> **Questions about pictured scenes**:
****
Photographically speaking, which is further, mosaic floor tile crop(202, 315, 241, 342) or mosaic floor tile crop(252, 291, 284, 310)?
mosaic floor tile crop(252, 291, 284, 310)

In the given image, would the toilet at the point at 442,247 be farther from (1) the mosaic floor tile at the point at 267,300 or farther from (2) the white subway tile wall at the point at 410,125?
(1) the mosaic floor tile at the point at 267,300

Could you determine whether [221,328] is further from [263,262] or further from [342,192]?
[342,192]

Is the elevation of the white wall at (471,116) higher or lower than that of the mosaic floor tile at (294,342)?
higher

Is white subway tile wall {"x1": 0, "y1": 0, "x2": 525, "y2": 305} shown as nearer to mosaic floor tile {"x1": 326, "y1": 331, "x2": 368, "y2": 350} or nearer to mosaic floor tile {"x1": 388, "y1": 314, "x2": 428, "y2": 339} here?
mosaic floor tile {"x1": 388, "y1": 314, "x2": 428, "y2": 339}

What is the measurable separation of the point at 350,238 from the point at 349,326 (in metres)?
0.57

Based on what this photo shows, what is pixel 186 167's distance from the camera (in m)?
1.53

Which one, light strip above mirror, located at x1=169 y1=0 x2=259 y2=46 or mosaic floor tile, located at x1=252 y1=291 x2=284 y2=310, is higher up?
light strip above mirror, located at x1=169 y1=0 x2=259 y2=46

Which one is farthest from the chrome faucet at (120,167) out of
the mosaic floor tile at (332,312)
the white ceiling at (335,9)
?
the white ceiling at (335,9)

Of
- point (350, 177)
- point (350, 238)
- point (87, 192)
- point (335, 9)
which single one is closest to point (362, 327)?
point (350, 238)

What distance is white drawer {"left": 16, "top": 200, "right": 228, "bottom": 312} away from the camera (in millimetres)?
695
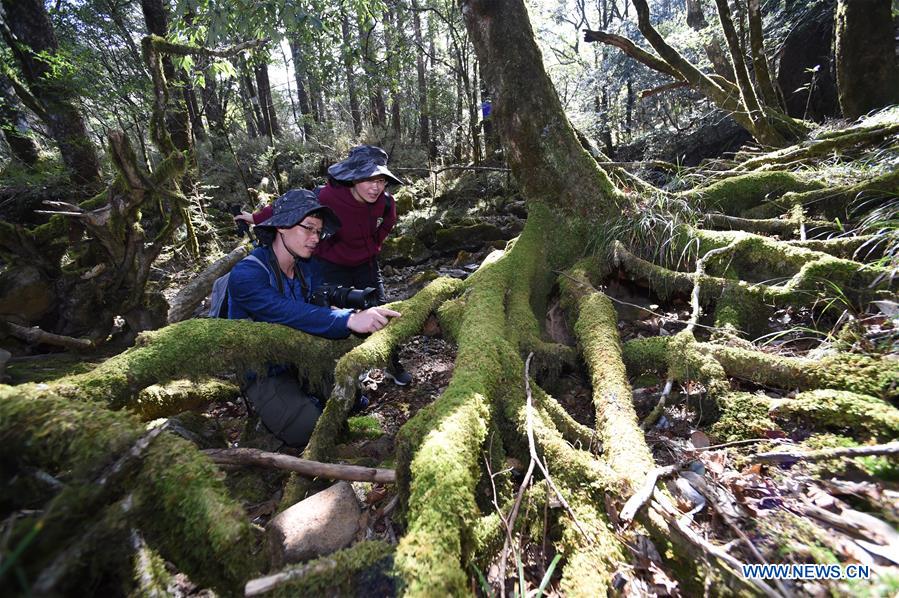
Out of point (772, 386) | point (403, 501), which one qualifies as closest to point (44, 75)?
point (403, 501)

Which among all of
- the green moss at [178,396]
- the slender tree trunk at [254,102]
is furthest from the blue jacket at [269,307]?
the slender tree trunk at [254,102]

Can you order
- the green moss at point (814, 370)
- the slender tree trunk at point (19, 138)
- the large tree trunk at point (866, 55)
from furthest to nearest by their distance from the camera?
the slender tree trunk at point (19, 138) < the large tree trunk at point (866, 55) < the green moss at point (814, 370)

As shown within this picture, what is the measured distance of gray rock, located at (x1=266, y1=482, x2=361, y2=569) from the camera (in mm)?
1749

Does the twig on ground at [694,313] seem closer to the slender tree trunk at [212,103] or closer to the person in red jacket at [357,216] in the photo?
the person in red jacket at [357,216]

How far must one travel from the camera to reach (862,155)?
15.5ft

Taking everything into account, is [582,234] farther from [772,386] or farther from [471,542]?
Answer: [471,542]

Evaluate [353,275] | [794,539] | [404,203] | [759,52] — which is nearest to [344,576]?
[794,539]

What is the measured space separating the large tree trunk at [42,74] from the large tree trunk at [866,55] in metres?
14.6

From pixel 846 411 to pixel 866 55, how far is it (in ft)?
22.0

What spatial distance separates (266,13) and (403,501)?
591 centimetres

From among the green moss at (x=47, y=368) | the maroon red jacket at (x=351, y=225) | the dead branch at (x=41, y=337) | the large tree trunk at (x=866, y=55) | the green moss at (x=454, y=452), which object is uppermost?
the large tree trunk at (x=866, y=55)

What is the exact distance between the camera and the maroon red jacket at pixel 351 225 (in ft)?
15.2

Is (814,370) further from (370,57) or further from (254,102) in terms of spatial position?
(254,102)

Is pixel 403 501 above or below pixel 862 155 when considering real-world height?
below
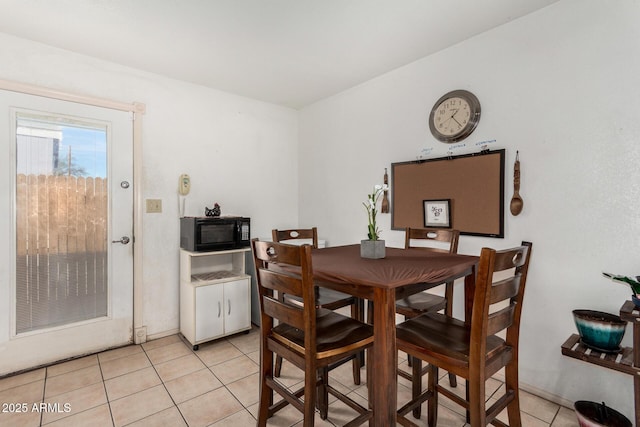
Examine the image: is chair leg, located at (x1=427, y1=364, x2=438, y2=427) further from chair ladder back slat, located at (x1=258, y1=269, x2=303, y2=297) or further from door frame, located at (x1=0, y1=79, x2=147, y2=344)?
door frame, located at (x1=0, y1=79, x2=147, y2=344)

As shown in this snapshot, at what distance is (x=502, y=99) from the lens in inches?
84.5

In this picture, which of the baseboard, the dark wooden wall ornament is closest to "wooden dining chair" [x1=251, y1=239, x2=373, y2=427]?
the dark wooden wall ornament

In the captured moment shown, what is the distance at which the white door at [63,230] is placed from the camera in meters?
2.27

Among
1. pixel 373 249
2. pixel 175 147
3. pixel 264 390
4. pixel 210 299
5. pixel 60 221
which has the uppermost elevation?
pixel 175 147

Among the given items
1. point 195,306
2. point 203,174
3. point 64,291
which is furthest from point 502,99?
point 64,291

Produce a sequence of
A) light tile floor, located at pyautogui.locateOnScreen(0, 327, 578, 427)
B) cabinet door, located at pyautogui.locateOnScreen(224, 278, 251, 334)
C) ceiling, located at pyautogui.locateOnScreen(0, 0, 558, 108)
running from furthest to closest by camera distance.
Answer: cabinet door, located at pyautogui.locateOnScreen(224, 278, 251, 334) → ceiling, located at pyautogui.locateOnScreen(0, 0, 558, 108) → light tile floor, located at pyautogui.locateOnScreen(0, 327, 578, 427)

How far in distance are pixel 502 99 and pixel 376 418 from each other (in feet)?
7.03

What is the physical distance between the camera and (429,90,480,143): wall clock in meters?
2.28

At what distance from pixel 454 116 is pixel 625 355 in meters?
1.77

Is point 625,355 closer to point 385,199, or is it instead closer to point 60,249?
point 385,199

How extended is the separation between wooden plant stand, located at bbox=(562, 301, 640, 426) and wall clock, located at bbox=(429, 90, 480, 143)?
1419 mm

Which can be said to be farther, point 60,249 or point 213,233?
point 213,233

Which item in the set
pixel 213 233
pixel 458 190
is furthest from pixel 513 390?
pixel 213 233

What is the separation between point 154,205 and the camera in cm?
288
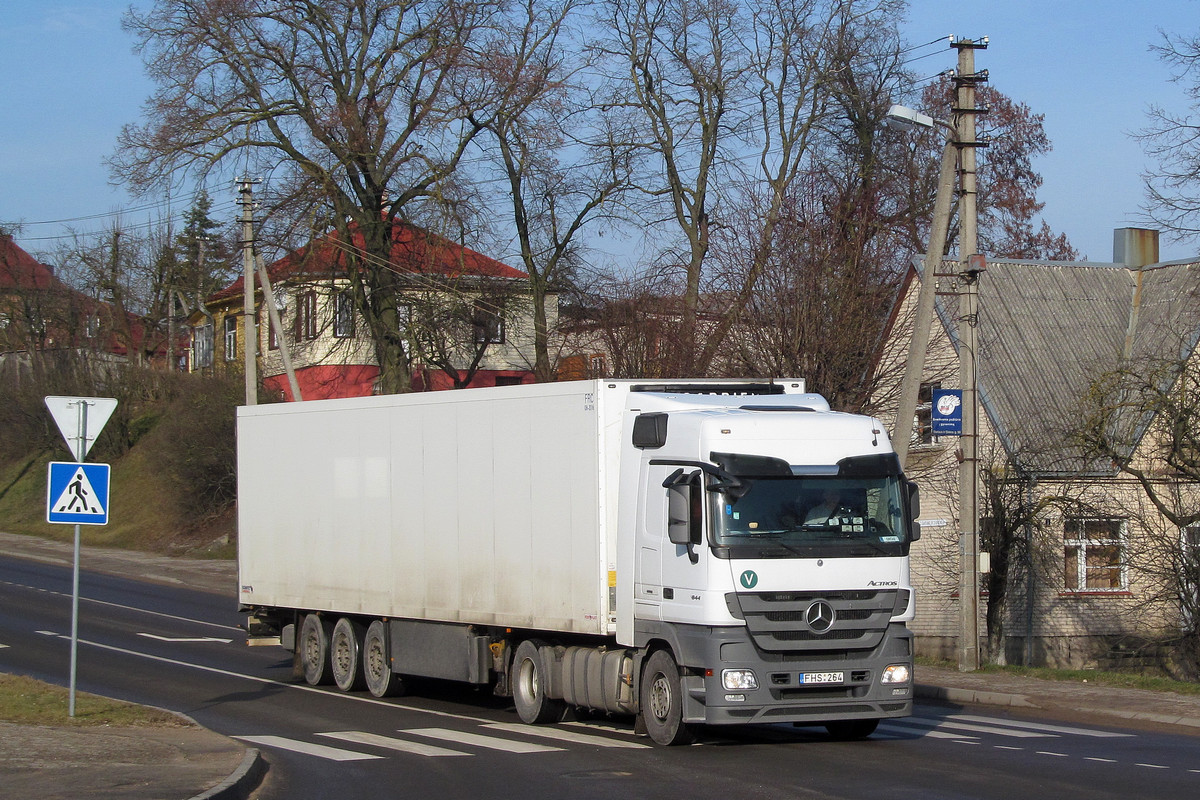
****
> **TASK DETAILS**: Write out the records line for line, starting at the line that contains "Could you determine" and stopping after the line that contains "the slender tree trunk at point (19, 138) <". Leave the pictures out.

> **PROBLEM SOLUTION**:
Could you determine whether [221,328] is further from [263,262] or further from [342,192]?
[342,192]

Is the elevation of the white wall at (471,116) higher or lower than that of the mosaic floor tile at (294,342)?
higher

Is white subway tile wall {"x1": 0, "y1": 0, "x2": 525, "y2": 305} shown as nearer to mosaic floor tile {"x1": 326, "y1": 331, "x2": 368, "y2": 350} or nearer to mosaic floor tile {"x1": 388, "y1": 314, "x2": 428, "y2": 339} here?
mosaic floor tile {"x1": 388, "y1": 314, "x2": 428, "y2": 339}

What is the measurable separation of the point at 350,238 from the point at 349,326 (in metres)?
0.57

Based on what this photo shows, what is pixel 186 167's distance from the camera (in m)?
1.53

Which one, light strip above mirror, located at x1=169 y1=0 x2=259 y2=46 or mosaic floor tile, located at x1=252 y1=291 x2=284 y2=310, is higher up?
light strip above mirror, located at x1=169 y1=0 x2=259 y2=46

Which one is farthest from the chrome faucet at (120,167) out of
the mosaic floor tile at (332,312)
the white ceiling at (335,9)
?
the white ceiling at (335,9)

Of
- point (350, 177)
- point (350, 238)
- point (87, 192)
- point (335, 9)
which single one is closest to point (362, 327)?
point (350, 238)

What distance is white drawer {"left": 16, "top": 200, "right": 228, "bottom": 312} away from the camera (in millimetres)?
695
Out of point (772, 386) | point (403, 501), which one qualifies as closest to point (44, 75)?
point (403, 501)

Which among all of
- the green moss at [178,396]
- the slender tree trunk at [254,102]
is furthest from the blue jacket at [269,307]?
the slender tree trunk at [254,102]

Can you order
- the green moss at point (814, 370)
- the slender tree trunk at point (19, 138)
- the large tree trunk at point (866, 55)
from furthest to nearest by their distance from the camera?
the slender tree trunk at point (19, 138) < the large tree trunk at point (866, 55) < the green moss at point (814, 370)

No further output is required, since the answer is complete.